Try it:
Only the lines from the one containing "بیوشیمی پزشکی با" to the end of the entries should be written out, each exactly as it stands, both ends included.

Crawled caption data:
═══
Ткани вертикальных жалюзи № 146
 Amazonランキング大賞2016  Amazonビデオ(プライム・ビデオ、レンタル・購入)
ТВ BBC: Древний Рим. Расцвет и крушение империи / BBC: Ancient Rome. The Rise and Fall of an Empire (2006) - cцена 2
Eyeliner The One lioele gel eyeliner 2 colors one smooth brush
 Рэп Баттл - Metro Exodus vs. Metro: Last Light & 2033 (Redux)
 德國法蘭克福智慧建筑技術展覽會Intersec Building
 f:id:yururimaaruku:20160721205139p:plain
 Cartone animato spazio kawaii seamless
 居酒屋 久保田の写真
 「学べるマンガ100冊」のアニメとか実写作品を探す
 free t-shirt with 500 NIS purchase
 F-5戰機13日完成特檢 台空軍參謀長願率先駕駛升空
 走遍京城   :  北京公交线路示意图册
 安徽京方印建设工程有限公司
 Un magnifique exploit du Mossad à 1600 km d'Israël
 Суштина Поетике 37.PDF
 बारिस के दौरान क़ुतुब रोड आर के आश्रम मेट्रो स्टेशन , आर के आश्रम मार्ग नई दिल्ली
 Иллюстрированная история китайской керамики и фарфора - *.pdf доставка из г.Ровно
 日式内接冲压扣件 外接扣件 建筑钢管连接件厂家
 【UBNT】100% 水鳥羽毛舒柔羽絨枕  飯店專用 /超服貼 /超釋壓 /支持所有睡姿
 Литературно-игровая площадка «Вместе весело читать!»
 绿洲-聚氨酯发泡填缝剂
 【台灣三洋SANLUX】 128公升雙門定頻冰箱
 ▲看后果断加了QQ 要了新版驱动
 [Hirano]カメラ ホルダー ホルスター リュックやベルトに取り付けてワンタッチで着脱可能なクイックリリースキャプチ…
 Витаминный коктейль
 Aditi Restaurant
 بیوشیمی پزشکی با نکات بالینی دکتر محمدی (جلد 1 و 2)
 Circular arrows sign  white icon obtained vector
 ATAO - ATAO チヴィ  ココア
═══
Solution to this task:
 بیوشیمی پزشکی با نکات بالینی دکتر محمدی (جلد 1 و 2)
 Circular arrows sign  white icon obtained vector
 ATAO - ATAO チヴィ  ココア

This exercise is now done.